13 janvier 2007

La Vase ou le Mur

Au-delà d’un penchant naturel, mon métier nécessite le suivi attentif de l’actualité. La petite musique préélectorale française, où se multiplient les notes discordantes, semble rassurer sur la santé démocratique de notre pays, pour les partisans de ce système.

Ce qui navre, c’est l’absence sidérante du thème européen. Depuis le rejet grotesque du projet de traité constitutionnel, la démonstration de l’immaturité du prétendu « camp du Non » s’est ébrouée d’indigne façon : aucune union constructive n’a été accouchée de leurs gesticulations en fanfare, aucun interlocuteur crédible n’a pu porter leurs protestations scandées comme une première marche fondatrice d’une nouvelle Europe : rien, nada, nib !

Malheureusement, tout ce que j’avais écrit au moment de la campagne référendaire (cf. L'Europe en berne, publiée ici le 23 juin 2005), dénonçant l’illusoire union en cas de triomphe du Non, a pris corps dans la trajectoire de ces Fabius, Buffet, Besancenot, Laguiller… sans parler de la part qui revenait aux Le Pen, de Villiers, Dupont-Aignan et qui, d’entrée, ne pouvait être associée à l’élan salvateur claironné.


De quoi se compose-t-il aujourd’hui ce fumeux mouvement ? D’une bande de falots drilles incapables de s’accorder sur une personnalité unitaire aux élections présidentielles, condition minimale pour peser, un tant soit peu, aux législatives. Pitoyable résultat à l’image des arguments malhonnêtes enfournés dans l’esprit d’une majorité de citoyens. Amer ? Oui, je le suis d’avoir trop eu raison ! L’opportunisme en couches de ces nauséeux carriéristes a sali et embourbé la construction européenne.


A vingt-sept, engoncée dans des règles institutionnelles trop étriquées, l’UE va hoqueter pour tenter de faire bouger cette ingérable mosaïque.

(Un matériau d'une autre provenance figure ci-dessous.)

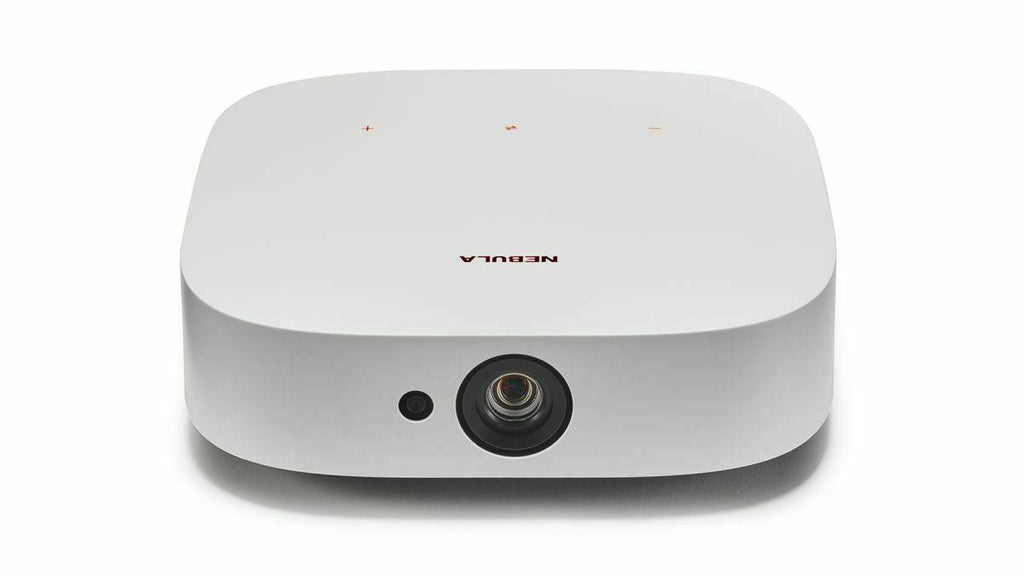 anker nebula solar portable 1080p projector with hdr10, android tv 9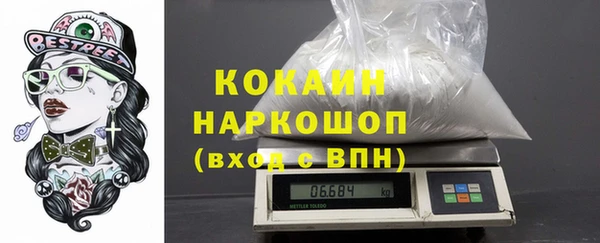 мдпв Горно-Алтайск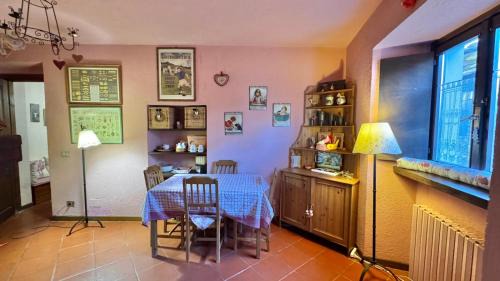 Bardonecchia Ski Chalet | BARDONECCHIA SCI E RELAX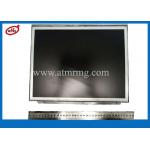 49250934000A Bank ATM Spare Parts Diebold 5500 15 Inch Display LCD Monitor 49250934000A for sale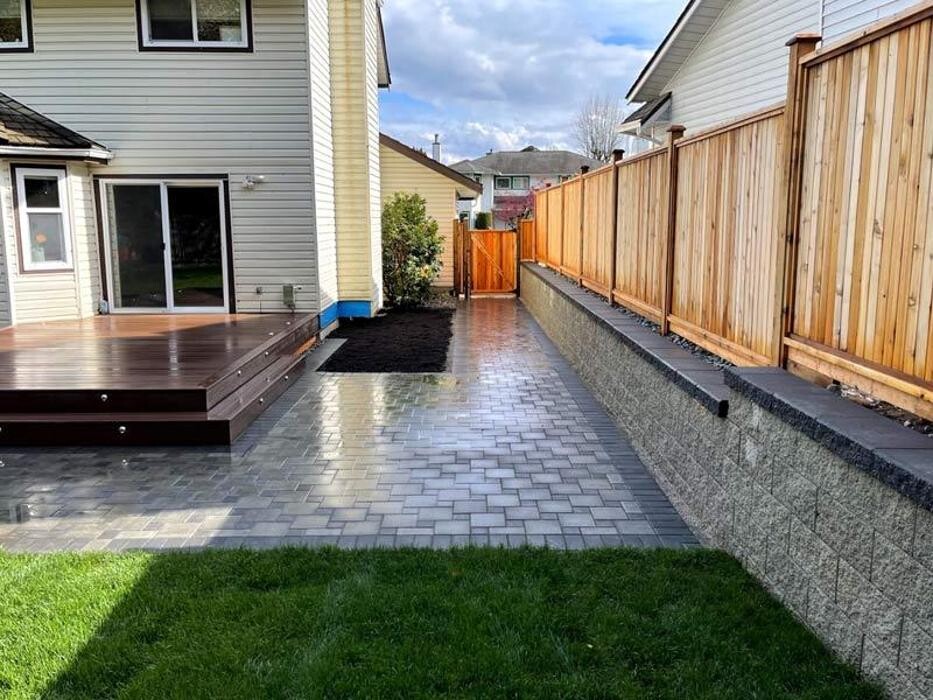 Images FormTerra Designs INC.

L’erreur première est d’avoir voulu mettre la charrue avant les bœufs : faire entrer douze nouveaux membres avant d’avoir instauré un cadre constitutionnel viable… un non-sens à la portée du premier candide en stratégie politique débarqué. Sans doute, les concepteurs de cette marche à suivre n’avaient-ils pas appréhendé la funeste inspiration de notre Président, puis des Pays-Bas, de consulter le peuple sur cette complexe question.


La France, initiatrice du projet par la voix de Giscard d’Estaing, a fait son caprice, mécontente d’une situation qui lui a garanti plus d’un demi siècle de paix et de développement socioéconomique. Aujourd’hui, aucun candidat à la présidentielle qui soutenait le Oui au traité (curieux, c’est parmi eux qu’on trouve ceux qui ont une chance d’être élu…) n’ose dire que le choix français a été une foncière erreur, que la majorité du peuple s’est fait berner par des agitateurs démagogiques, que la réalité des manettes pour gérer le pays se trouve à Bruxelles et non à Paris, que sans l’UE nous serions encore plus marginalisés sur la scène internationale… La construction européenne a disparu des discours médiatisés.


L’ère démocratique continue donc à nous gratifier des tours d’illusionnistes aspirant au pouvoir : promesses avec des caisses vides, belles lois sans décret d’application, politique étrangère hypocrite à l’égard des superpuissances émergentes faute de poids de l’Europe politique, tours de manège gratuits, destination la vase ou le mur. On végète dans nos illusions ou l’on s’écrase brusquement, à bout de souffle.


A moins que le providentiel revienne faire un tour dans nos contrées, à moins que l’électorat soit soudain saisi d’une lucidité constructive (encore faut-il que ce qui lui est présenté le lui permette).

L’onirisme maintient en vie, à défaut d’enthousiasme.